Objetivo da tarefa:
Por favor, apresente todas as linhas abaixo como uma lista JSON de strings, uma para cada linha, omitindo as linhas em branco e as imagens.

Registros de perguntas baseadas em cenas:

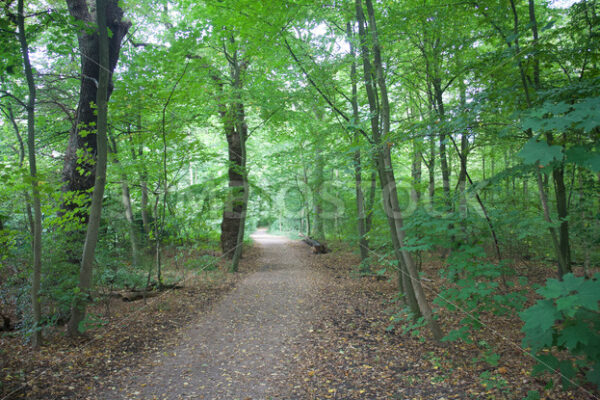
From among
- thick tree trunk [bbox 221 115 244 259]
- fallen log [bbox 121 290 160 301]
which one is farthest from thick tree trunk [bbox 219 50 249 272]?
fallen log [bbox 121 290 160 301]

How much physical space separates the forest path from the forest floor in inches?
0.6

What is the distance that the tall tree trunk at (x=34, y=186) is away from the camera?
3.93 metres

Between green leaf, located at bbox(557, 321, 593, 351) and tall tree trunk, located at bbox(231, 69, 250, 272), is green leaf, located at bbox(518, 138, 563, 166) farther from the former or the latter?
tall tree trunk, located at bbox(231, 69, 250, 272)

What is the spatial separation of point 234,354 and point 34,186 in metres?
3.55

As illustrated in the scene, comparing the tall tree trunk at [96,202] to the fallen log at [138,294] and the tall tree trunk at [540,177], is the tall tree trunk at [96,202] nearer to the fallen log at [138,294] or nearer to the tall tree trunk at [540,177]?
the fallen log at [138,294]

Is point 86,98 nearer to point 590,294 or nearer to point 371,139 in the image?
point 371,139

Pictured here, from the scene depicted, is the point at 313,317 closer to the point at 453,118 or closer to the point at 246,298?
the point at 246,298

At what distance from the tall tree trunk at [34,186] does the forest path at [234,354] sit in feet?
5.34

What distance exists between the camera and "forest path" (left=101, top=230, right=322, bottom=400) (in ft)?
12.2

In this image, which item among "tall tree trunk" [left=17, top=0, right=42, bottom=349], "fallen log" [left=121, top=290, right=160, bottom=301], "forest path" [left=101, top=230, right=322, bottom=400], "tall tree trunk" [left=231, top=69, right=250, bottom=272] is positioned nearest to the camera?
"forest path" [left=101, top=230, right=322, bottom=400]

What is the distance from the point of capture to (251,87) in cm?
946

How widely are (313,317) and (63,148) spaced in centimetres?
984

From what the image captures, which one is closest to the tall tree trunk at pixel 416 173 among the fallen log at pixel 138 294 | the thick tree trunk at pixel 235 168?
the thick tree trunk at pixel 235 168

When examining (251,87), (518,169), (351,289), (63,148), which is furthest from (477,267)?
(63,148)
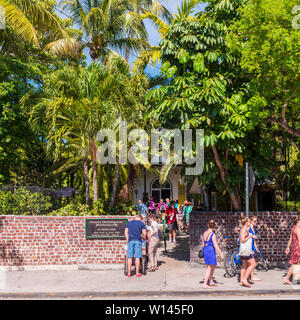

Exercício concluído:
[
  "From among",
  "- thick tree trunk [bbox 221 115 244 259]",
  "- fallen log [bbox 121 290 160 301]",
  "which one is farthest from thick tree trunk [bbox 219 50 249 272]?",
  "fallen log [bbox 121 290 160 301]",
  "How much physical space separates the forest path from the forest floor in inches?",
  "0.6",
  "What is the distance that the tall tree trunk at (x=34, y=186) is away from the camera?",
  "3.93 metres",
  "Between green leaf, located at bbox(557, 321, 593, 351) and tall tree trunk, located at bbox(231, 69, 250, 272), is green leaf, located at bbox(518, 138, 563, 166) farther from the former or the latter?",
  "tall tree trunk, located at bbox(231, 69, 250, 272)",
  "What is the spatial separation of point 234,354 and point 34,186 in metres?",
  "3.55",
  "As illustrated in the scene, comparing the tall tree trunk at [96,202] to the fallen log at [138,294] and the tall tree trunk at [540,177], is the tall tree trunk at [96,202] nearer to the fallen log at [138,294] or nearer to the tall tree trunk at [540,177]?",
  "the fallen log at [138,294]",
  "Is point 86,98 nearer to point 590,294 or nearer to point 371,139 in the image?",
  "point 371,139",
  "Pictured here, from the scene depicted, is the point at 313,317 closer to the point at 453,118 or closer to the point at 246,298?",
  "the point at 246,298",
  "At what distance from the tall tree trunk at [34,186] does the forest path at [234,354] sit in feet?",
  "5.34",
  "What distance exists between the camera and \"forest path\" (left=101, top=230, right=322, bottom=400) (in ft)?",
  "12.2",
  "In this image, which item among \"tall tree trunk\" [left=17, top=0, right=42, bottom=349], \"fallen log\" [left=121, top=290, right=160, bottom=301], \"forest path\" [left=101, top=230, right=322, bottom=400], \"tall tree trunk\" [left=231, top=69, right=250, bottom=272] is positioned nearest to the camera?",
  "\"forest path\" [left=101, top=230, right=322, bottom=400]",
  "What is the distance from the point of capture to (251,87) in cm?",
  "946",
  "How widely are (313,317) and (63,148) spaced in centimetres?",
  "984",
  "From what the image captures, which one is closest to the tall tree trunk at pixel 416 173 among the fallen log at pixel 138 294 | the thick tree trunk at pixel 235 168?",
  "the thick tree trunk at pixel 235 168",
  "When examining (251,87), (518,169), (351,289), (63,148), which is furthest from (477,267)?",
  "(63,148)"
]